Een Cd gewijd aan de nacht, want dat betekent ‘Nox’, de titel van dit nieuwe album van pianist Hannes Minnaar bij Challenge Records. Twee klassieke stukken, ‘Nachtstücke’, opus 23 van Robert Schumann en ‘Gaspard de la Nuit’ van Maurice Ravel, flankeren het stuk waar het ons hier om gaat: ‘Nox’ van Robert Zuidam.
Zonder Schumann tekort te willen doen, hedendaags gecomponeerde muziek is het niet en dus beschouw ik hierbij ‘Nachtstücke’ als een gegeven en richt mij direct op dit kersverse stuk van Zuidam, de inkt is nog nat. De wortels van ‘Nox’ liggen echter in 2015, toen Minnaar Zuidams ‘Tanglewood Concerto’ voor piano en orkest uitvoerde. Zuidam was zo onder de indruk van de uitvoering door Minnaar (in het NPO Zaterdagmatinee van 1 oktober 2016) dat hij prompt twee nocturnes voor hem componeerde. Daar kwamen er naderhand nog drie bij en zie ‘Nox’ was geboren.
Het stuk begint met ‘Nightfall’, dat moment dat de avond zijn intrede doet. Zoals Bas van Putten zo mooi schrijft in de begeleide tekst met een “monotoon herhaalde bes in de openingsmaten metaforisch opbloeit in speels uitwaaierende melodiestructuren”. Je hoort het, er kan nu van alles gaan gebeuren. Dan klinken de heftige, rusteloze noten van ‘Insomnia’. We horen de componist rusteloos draaien in zijn bed, hij kan de slaap niet vatten. En hoe rustelozer hij wordt hoe geringer de kans dat hij in slaap zal vallen! Minnaar geeft het prachtig vorm, met veel passie en kracht, zoals alles op dit album. In ‘L’Heure Bleu’ verwijst Zuidam naar het moment net voor zonsondergang of net voor zonsopgang. Een moment van nostalgie. Het repetitieve motief doet ons inderdaad stilstaan en mijmeren. Met het vierde deel, ‘Afscheid van Reinbert op Zorgvliet’, last Zuidam een in memoriam in: voor Reinbert de Leeuw die in februari van dit jaar overleed. Hij schreef het in de nacht na de begrafenis en grijpt hierin terug op de betekenis van De Leeuw voor de muziek op de grens van late romantiek en moderniteit. Tenslotte klinkt ‘Perseids Passing’. Het licht doet zijn intrede.

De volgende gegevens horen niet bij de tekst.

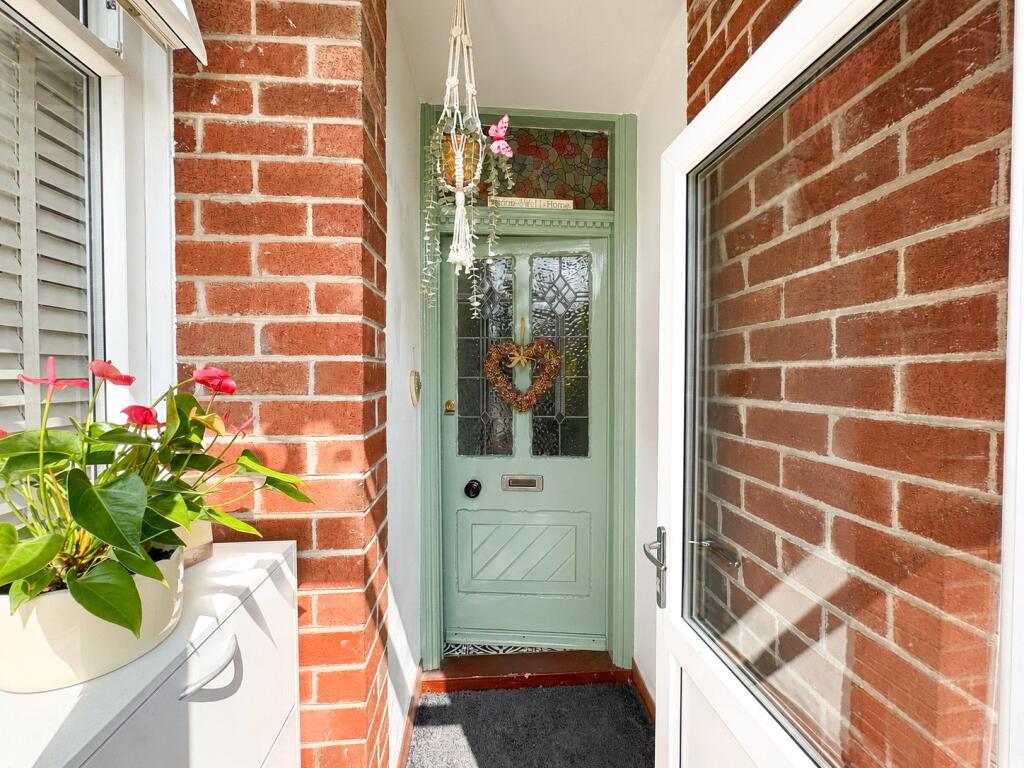 House in Sefton, Birkdale - View 2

Aangezien ‘Gaspard de la Nuit’ uit 1909 stamt, verdient ook dit stuk hier een plek. Het kreeg als ondertitel ‘Trois Poèmes pour piano d’apres Aloysius Bertrand’ mee. Ravel ging zelfs zo ver, al wordt er geen noot gezongen in dit stuk, om de gedichten af te drukken in de partituur. Middels de muziek volgt hij de gedichten getrouw en op zeer beeldende wijze. Neem bijvoorbeeld de manier waarop Ravel in het eerste deel, ‘Ondine’ het geluid van de wind en de regen vangt in het pianospel. Er is maar weinig verbeeldingskracht nodig om dit terug te horen. En ja, Minnaar speelt ook dit, zeer lastige stuk, met een eindeloos gevoel voor detail.